◆ ABOUT THIS TASK ◆
Locate every line in the records below that contains the word "unit", and copy each of those lines in full.

[Stored entries]
Start of Block
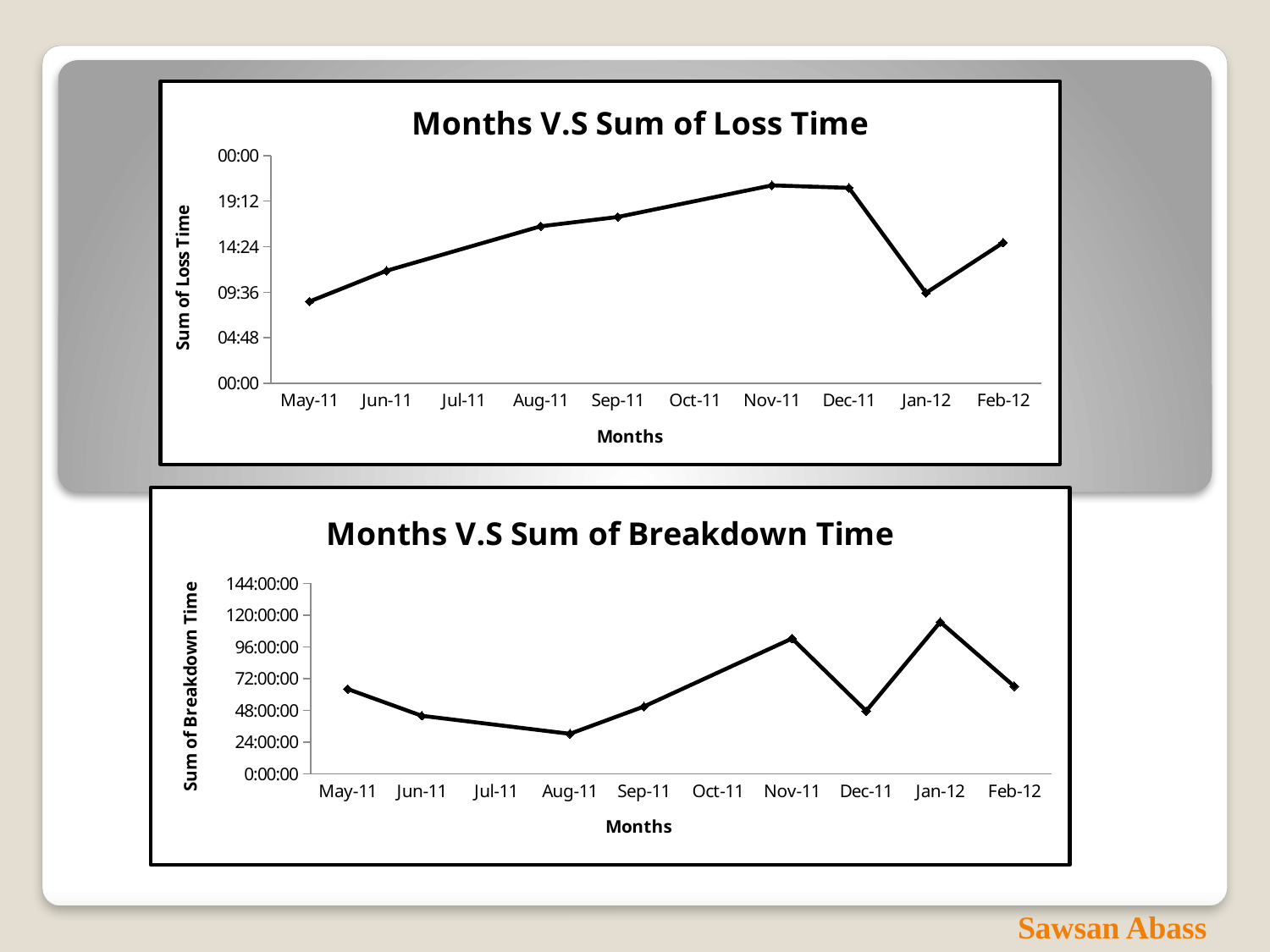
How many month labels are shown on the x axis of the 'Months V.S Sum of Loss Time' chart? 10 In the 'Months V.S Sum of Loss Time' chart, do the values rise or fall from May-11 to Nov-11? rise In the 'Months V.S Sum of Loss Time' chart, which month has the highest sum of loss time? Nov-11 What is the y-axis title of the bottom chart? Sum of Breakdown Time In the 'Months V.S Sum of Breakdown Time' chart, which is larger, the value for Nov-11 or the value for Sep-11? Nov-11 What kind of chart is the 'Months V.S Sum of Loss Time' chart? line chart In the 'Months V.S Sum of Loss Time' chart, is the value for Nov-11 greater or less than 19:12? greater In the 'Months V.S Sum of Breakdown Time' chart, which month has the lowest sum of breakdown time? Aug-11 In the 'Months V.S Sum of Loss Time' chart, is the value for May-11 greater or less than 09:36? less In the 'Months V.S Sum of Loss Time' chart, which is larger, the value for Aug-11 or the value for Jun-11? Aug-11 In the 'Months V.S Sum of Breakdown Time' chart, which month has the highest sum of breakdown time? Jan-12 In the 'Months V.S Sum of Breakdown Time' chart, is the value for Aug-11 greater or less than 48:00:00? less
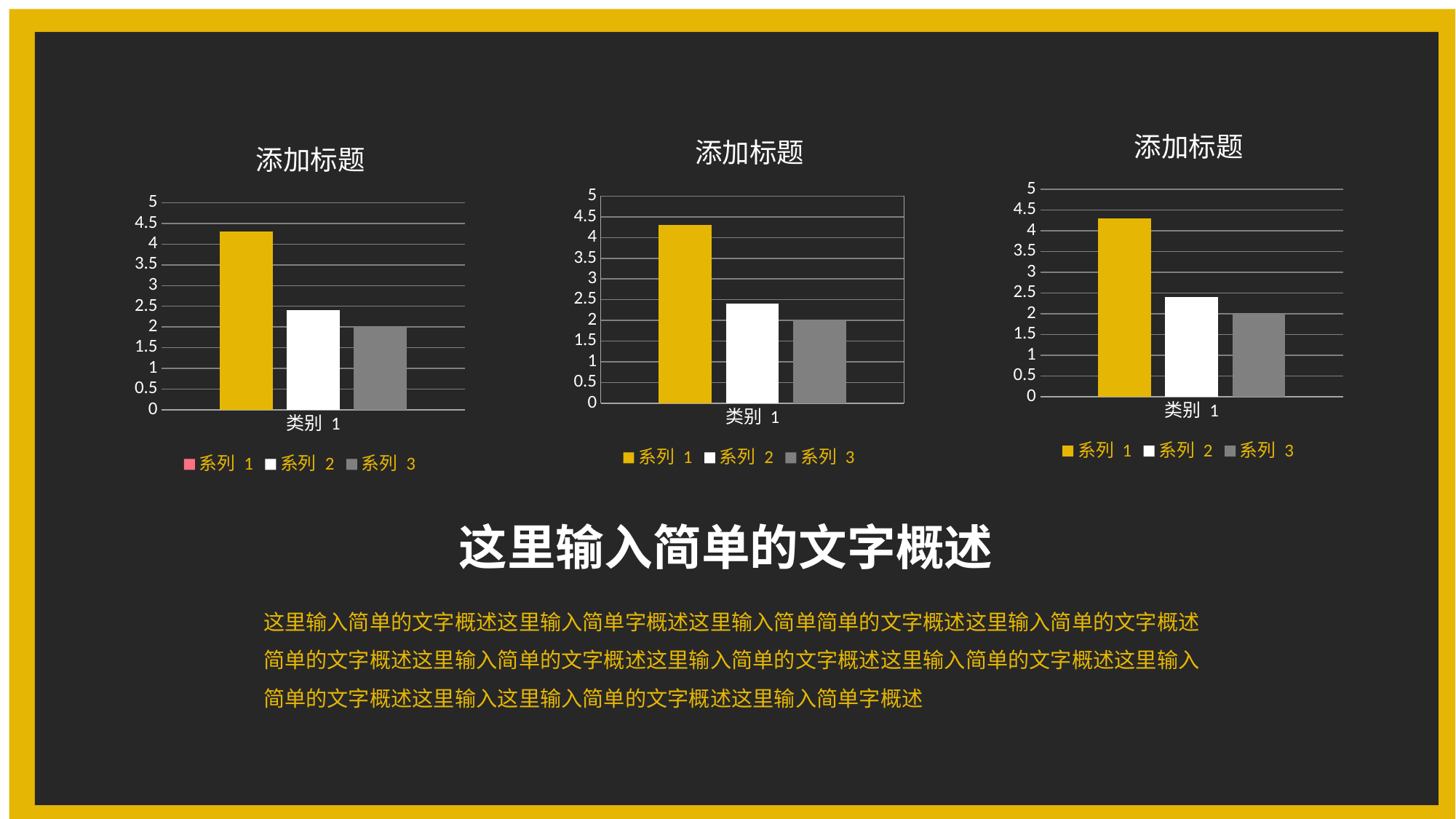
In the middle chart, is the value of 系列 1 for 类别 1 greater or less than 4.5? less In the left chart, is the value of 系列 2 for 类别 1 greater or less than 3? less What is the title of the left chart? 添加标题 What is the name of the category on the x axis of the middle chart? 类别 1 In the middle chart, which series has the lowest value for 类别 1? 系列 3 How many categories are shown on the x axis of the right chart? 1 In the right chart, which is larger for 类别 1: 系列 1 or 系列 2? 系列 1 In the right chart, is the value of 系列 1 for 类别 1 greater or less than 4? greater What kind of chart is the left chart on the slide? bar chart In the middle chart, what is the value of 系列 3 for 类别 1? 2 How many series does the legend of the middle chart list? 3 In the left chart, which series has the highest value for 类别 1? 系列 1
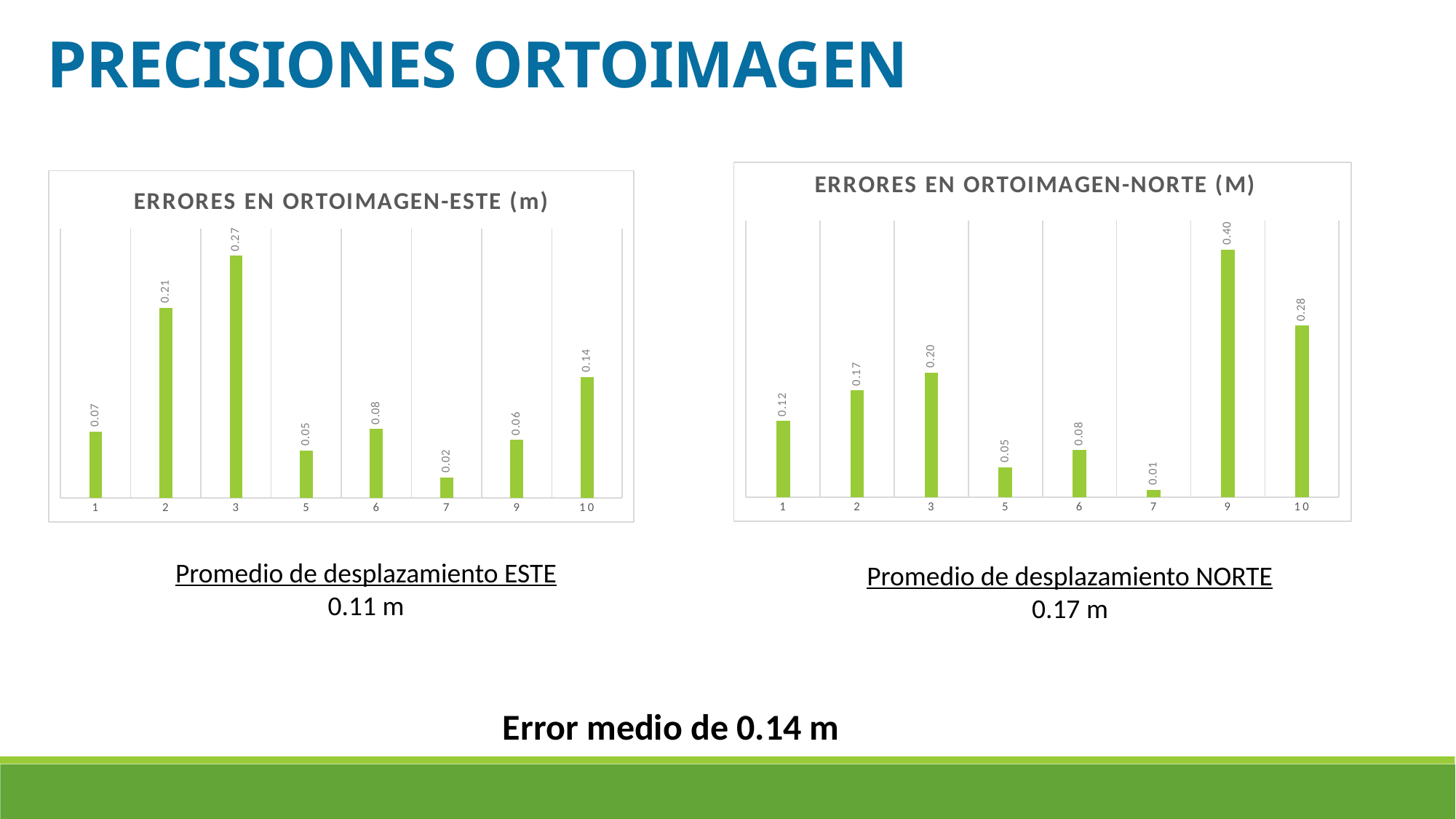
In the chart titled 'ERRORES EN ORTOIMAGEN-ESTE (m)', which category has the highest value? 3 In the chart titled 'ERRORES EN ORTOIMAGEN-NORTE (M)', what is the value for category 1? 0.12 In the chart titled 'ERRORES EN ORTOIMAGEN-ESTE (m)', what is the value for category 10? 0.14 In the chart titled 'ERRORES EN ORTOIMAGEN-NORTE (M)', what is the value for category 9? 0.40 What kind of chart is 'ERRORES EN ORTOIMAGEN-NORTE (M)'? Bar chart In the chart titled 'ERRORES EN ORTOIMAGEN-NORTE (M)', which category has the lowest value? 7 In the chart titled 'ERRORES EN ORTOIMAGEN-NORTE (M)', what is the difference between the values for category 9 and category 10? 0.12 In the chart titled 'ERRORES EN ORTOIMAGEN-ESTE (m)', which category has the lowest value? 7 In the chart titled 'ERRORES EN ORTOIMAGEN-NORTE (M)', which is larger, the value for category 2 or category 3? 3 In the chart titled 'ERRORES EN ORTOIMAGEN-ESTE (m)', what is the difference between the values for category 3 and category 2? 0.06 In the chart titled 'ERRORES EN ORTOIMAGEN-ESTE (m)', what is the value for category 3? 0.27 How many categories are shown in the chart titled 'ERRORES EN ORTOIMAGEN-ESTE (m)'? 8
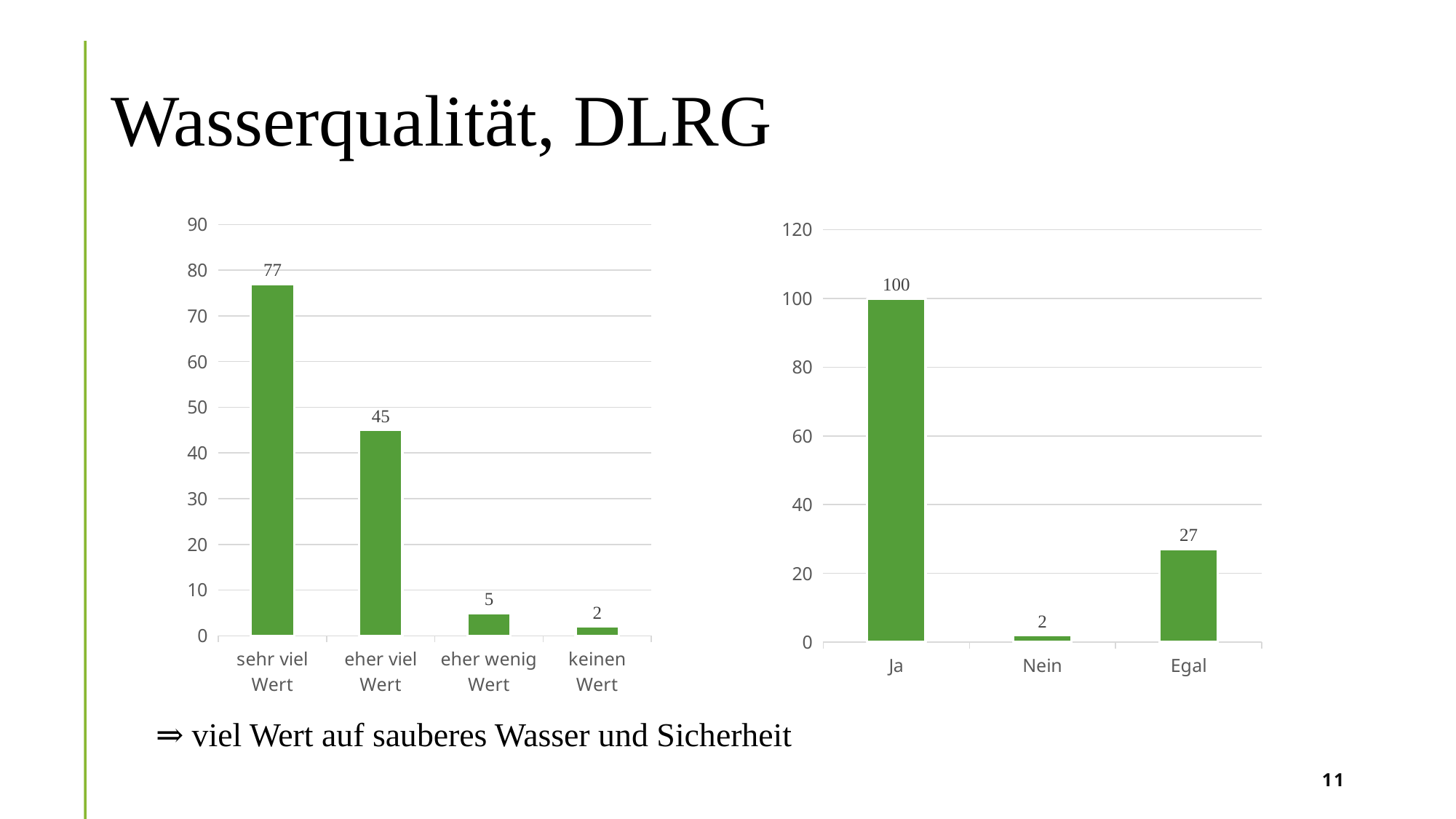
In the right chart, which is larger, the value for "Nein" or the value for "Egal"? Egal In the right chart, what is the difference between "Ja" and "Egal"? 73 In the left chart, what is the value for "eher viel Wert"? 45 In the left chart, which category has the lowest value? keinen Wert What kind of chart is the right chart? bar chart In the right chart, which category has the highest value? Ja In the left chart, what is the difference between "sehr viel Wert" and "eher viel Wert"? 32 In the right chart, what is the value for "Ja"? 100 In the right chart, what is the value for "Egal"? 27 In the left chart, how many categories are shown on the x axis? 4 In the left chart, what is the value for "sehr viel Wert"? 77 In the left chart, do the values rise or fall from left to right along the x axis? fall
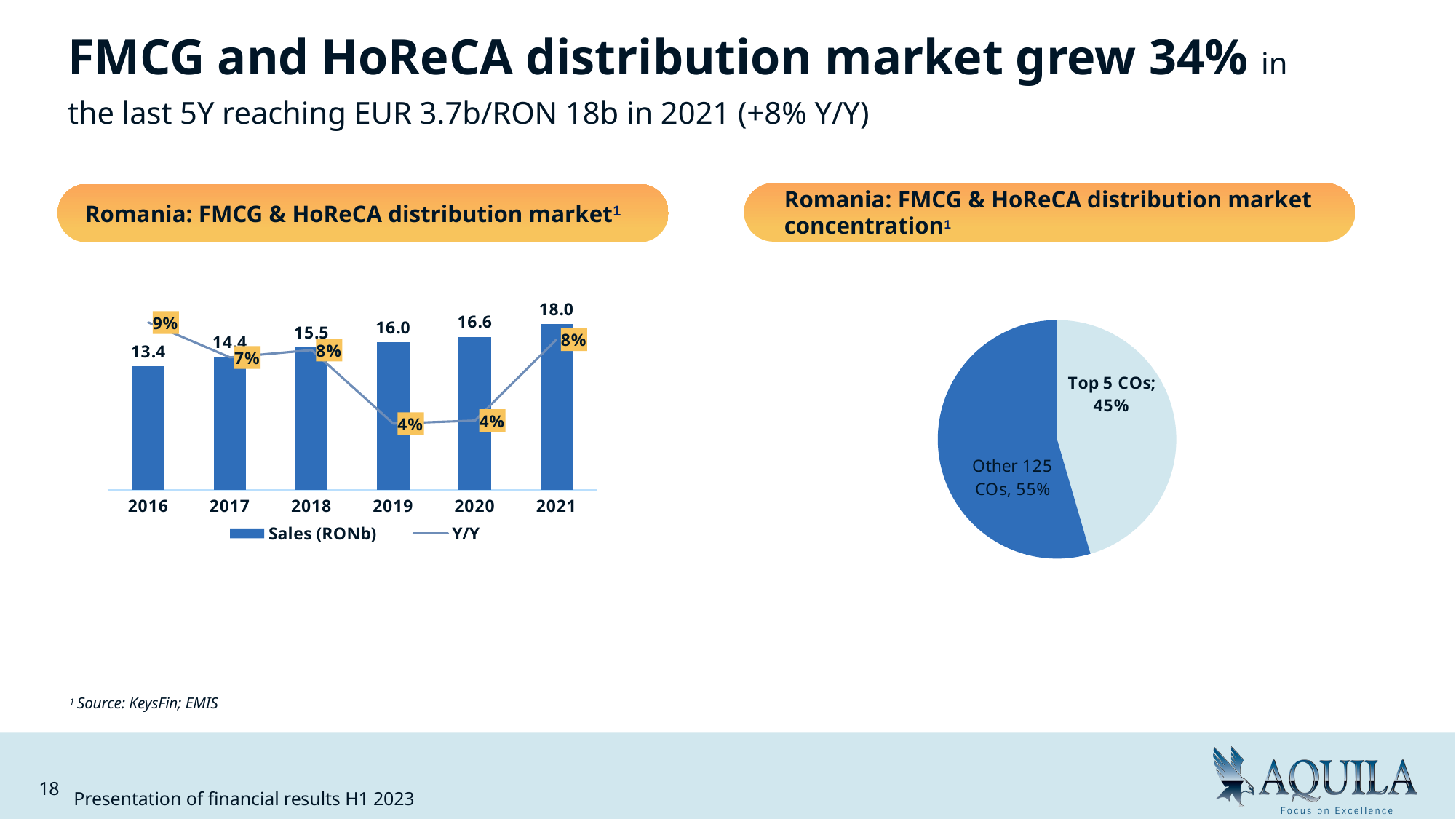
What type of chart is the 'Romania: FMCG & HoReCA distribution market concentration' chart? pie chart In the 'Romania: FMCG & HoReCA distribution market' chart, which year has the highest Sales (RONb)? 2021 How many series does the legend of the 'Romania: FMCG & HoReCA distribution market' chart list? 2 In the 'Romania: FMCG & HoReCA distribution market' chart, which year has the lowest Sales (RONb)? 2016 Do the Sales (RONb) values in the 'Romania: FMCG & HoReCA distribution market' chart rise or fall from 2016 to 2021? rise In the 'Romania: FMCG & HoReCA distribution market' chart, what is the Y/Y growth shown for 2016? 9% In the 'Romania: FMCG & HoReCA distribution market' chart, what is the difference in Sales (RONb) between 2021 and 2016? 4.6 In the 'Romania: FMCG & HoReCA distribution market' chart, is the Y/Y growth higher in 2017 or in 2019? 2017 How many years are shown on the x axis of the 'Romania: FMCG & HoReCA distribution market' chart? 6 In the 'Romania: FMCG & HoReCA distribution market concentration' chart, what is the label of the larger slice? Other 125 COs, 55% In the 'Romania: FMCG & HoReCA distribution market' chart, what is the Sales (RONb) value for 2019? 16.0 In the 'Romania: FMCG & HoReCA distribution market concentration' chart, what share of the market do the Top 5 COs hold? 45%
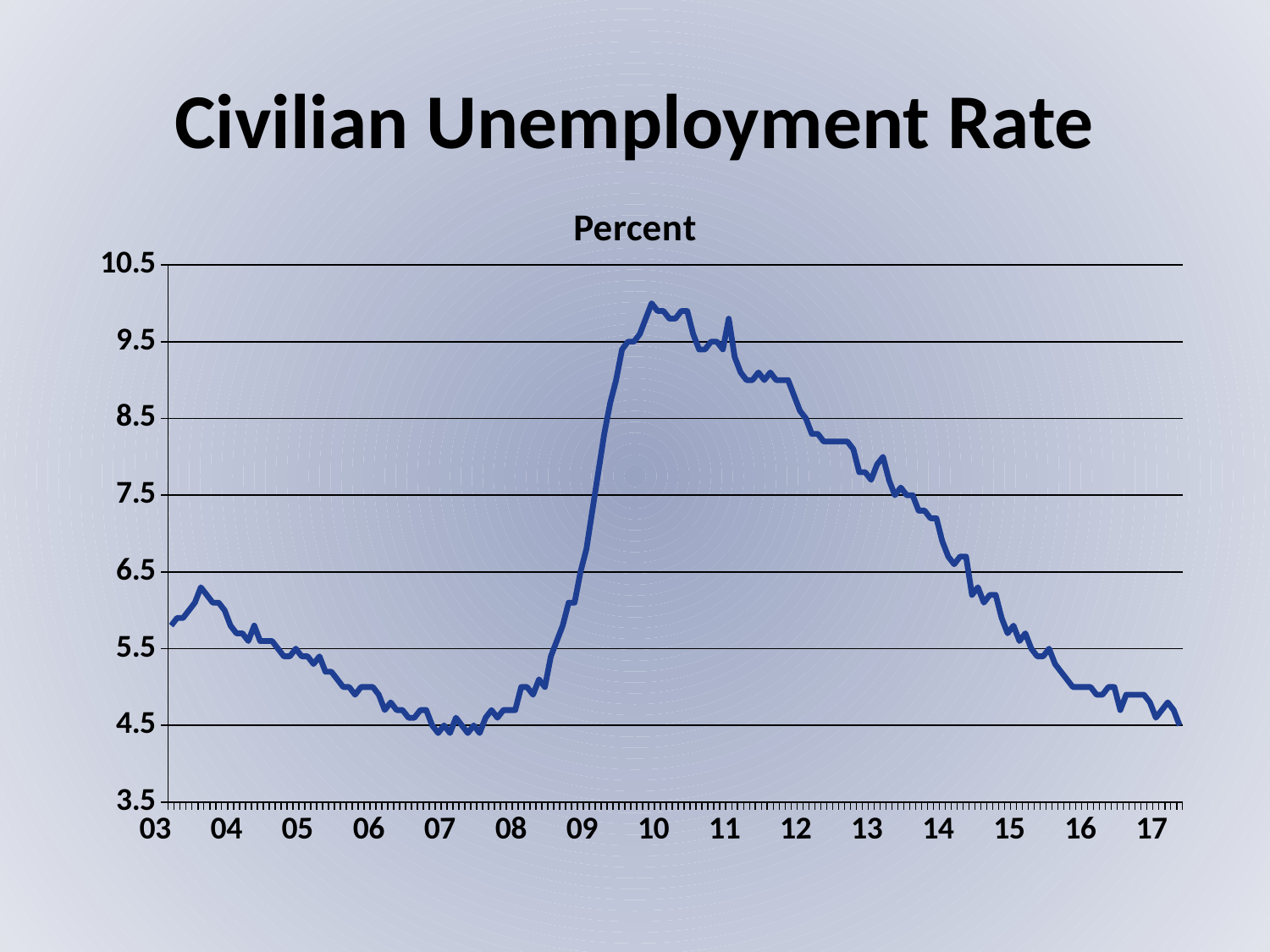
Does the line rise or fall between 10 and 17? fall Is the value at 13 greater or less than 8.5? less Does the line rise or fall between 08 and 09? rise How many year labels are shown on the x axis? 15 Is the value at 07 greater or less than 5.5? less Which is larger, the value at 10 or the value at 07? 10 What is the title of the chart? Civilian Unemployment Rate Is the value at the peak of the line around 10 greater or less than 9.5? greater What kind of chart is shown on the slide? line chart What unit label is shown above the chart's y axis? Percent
End of Block
◆ FINISHED TASK ◆
Does the line rise or fall between 10 and 17? fall Is the value at 13 greater or less than 8.5? less Does the line rise or fall between 08 and 09? rise How many year labels are shown on the x axis? 15 Is the value at 07 greater or less than 5.5? less Which is larger, the value at 10 or the value at 07? 10 What is the title of the chart? Civilian Unemployment Rate Is the value at the peak of the line around 10 greater or less than 9.5? greater What kind of chart is shown on the slide? line chart What unit label is shown above the chart's y axis? Percent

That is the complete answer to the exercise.